* _Text zur Durchsicht_:
---*---

Sotheby's bleibt halbherzig

■ Ausstellung im Schloß, Büro in Mitte, doch keine Auktionen

Vier Tage gewährt das Auktionshaus Sotheby's den Berlinern, unter den Highlights der Londoner und New Yorker Herbstauktionen einen, dem künftigen Hauptstädter und Kulturmetropolisten adäquaten, Wandschmuck auszuwählen. Von Dienstag bis Freitag präsentiert das amerikanisch-britische Unternehmen in einer Sonderschau anläßlich der Eröffnung seiner Berliner Filiale Gemälde internationaler Markenkünstler im Schloß Charlottenburg. Bevor Monet, Kandinsky, Lichtenstein, Picasso, Kirchner, Rauschenberg, Rothko, Cy Twombly, Nolde, Munch und Kollegen in New York und London unter den Hammer kommen, können die deutschen Interessenten Flugkosten sparen und schon in Charlottenburg eine Vorauswahl treffen, um im Herbst per Telefon die zwischen 300.000 und 6Millionen Mark teuren Arbeiten zu ersteigern.

Christoph Graf Douglas, der deutsche Geschäftsführer von Sotheby's, hingegen sieht in der Ausstellung, wie er am Samstag verkündete, eine Gelegenheit, sein Unternehmen vor allem als »Bilderreisebüro« vorzustellen. Die Betonung des »Touristischen« könnte als taktlose Anspielung auf die vom Grafen offenbar vermutete fehlende finanzielle Potenz der Berliner Haushalte mißverstanden werden. Auch die Ankündigung Sotheby's, in dem 250 Quadratmeter großen Büro, das seine Arbeit heute aufnimmt, zwar den üblichen Service anzubieten, jedoch keine Auktionen durchzuführen, stärkt den Verdacht, daß das Engagement des 1744 gegründeten Hauses nur ein halbherziges ist.

---*---

* _Ausgangsdaten_:
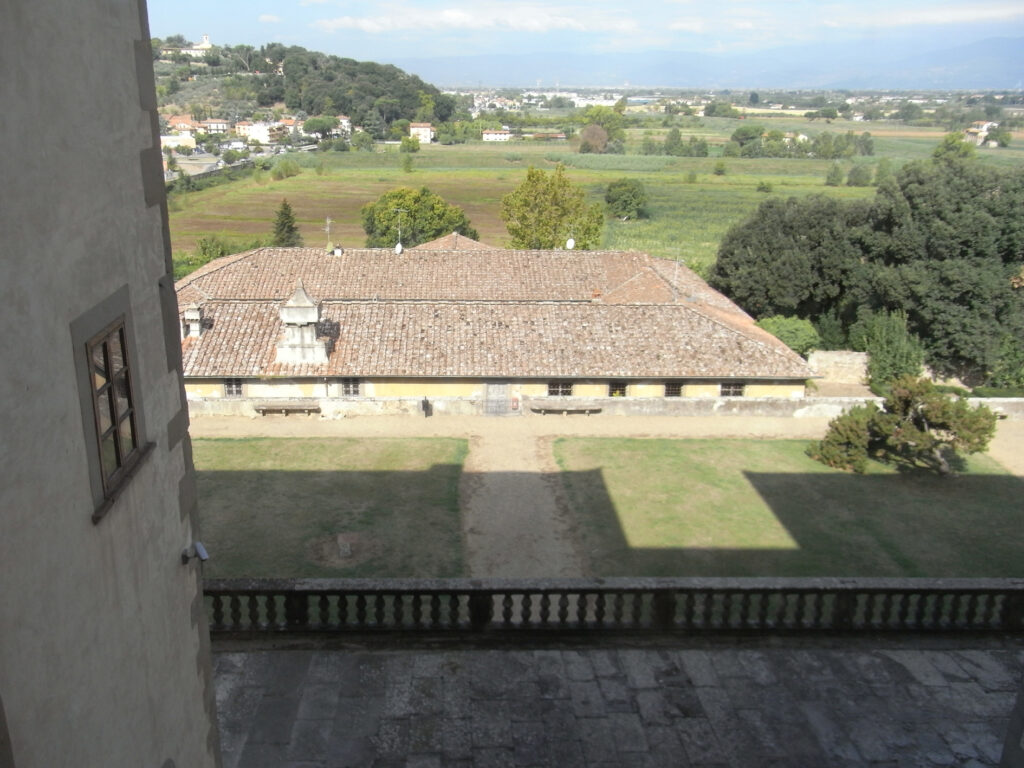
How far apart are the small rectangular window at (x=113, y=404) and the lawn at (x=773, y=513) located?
39.7 feet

---*---

* _Fragen zum Material_:
a - Nenne alle Wochentage, die im Artikel über Sotheby's vorkommen.
b - Gib einen Abschnitt aus dem Artikel über Sotheby's wörtlich wieder. Beginne bei den Worten „Christoph Graf Douglas, der“ und höre nach „ein halbherziges ist.“ auf.
c - Führe den Artikel über Sotheby's nach seinem letzten Satz weiter.

* _Antwortliste_:
a - Dienstag, Freitag, Samstag

b -
Christoph Graf Douglas, der deutsche Geschäftsführer von Sotheby's, hingegen sieht in der Ausstellung, wie er am Samstag verkündete, eine Gelegenheit, sein Unternehmen vor allem als »Bilderreisebüro« vorzustellen. Die Betonung des »Touristischen« könnte als taktlose Anspielung auf die vom Grafen offenbar vermutete fehlende finanzielle Potenz der Berliner Haushalte mißverstanden werden. Auch die Ankündigung Sotheby's, in dem 250 Quadratmeter großen Büro, das seine Arbeit heute aufnimmt, zwar den üblichen Service anzubieten, jedoch keine Auktionen durchzuführen, stärkt den Verdacht, daß das Engagement des 1744 gegründeten Hauses nur ein halbherziges ist.

c -
Der Berliner Sitz der Firma ist das Palais am Festungsgraben im historischen Zentrum der Stadt. Das Haus hinter Karl Friedrich Schinkels Neuer Wache beherbergte bis 1945 das Preußische Finanzministerium. Von 1947 an war das Palais Sitz des Hauses der deutsch- sowjetischen Freundschaft. Jetziger Besitzer ist die Interclub GmbH. Die übrigen Räume sind an Salomon Brothers, New York, und Barclays Bank, London, vermietet. Sotheby's verfügt bereits über erste Kontakte zu privaten Sammlern in der ehemaligen DDR. Diesen will das Berliner Büro hilfreich und beratend zur Seite stehen. So können im Palais Einlieferungen für Auktionen entgegengenommen, Sammlungen und Einzelstücke kostenlos geschätzt, Kataloge eingesehen und Gebote aufgegeben werden. a.m.